In his later years, Strauss spent more time on music for smaller ensembles, both vocal works and non-programmatic instrumental pieces. As most serious composers became ever more Modern, Strauss' music became increasingly out of step with the times. (For example, the lush, Romantic-sounding Der Rosenkavalier was written after the riot-inducing Salome and Elektra.) Yet these late works were still of high quality musically and remain popular with performers and audiences.
World War II brought some financial dificulties; his royalty payments were frozen during the war. Widely recognized as Germany's greatest living composer, Strauss was made an oficial in the Third Reich. Although he did not appear to be an enthusiastic supporter, neither did Strauss seem to particularly object to the Nazis. Facing a de-Nazification tribunal after the war, Strauss went into voluntary exile in Switzerland in 1945; he did not return to Germany until 1949, after his formal acquittal. He died in Garmisch-Partenkirchen, Bavaria, on September 8, 1949.
Strauss did not write symphonies for the orchestra; he wrote what he liked to call tone-poems (a term that he invented). These symphonic poems, unlike symphonies, have only a single movement which does not have a standard (expected) form. The tone-poems are often very programmatic - that is, they suggest a story, scene, or idea - and Strauss felt free to chooses the form for each tone poem that best fit its subject.

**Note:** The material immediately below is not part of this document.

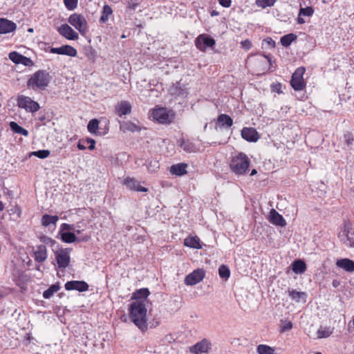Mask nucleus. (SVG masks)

Probably the most familiar of his tone-poems is Also Sprach Zarathustra ("Thus spake Zarathustra"), because of its prominent fanfare-like use in the movie 2001:A Space Odyssey. Other well-known tone-poems include Tod und Verklaerung ("Death and Transfiguration"), Don Quixote, Till Eulenspiegels lustige Streiche ("Till Eulenspiegel's Merry Pranks"), and Ein Heldenleben (the autobiographical "A Hero's Life").
Der Rosenkavalier, full of the sounds of Viennese waltz, is Strauss' most popular opera. Salome and Elektra, with their intense musical portrayals of disturbed personalities, were originally considered scandalous, but also established his reputation as a great opera composer.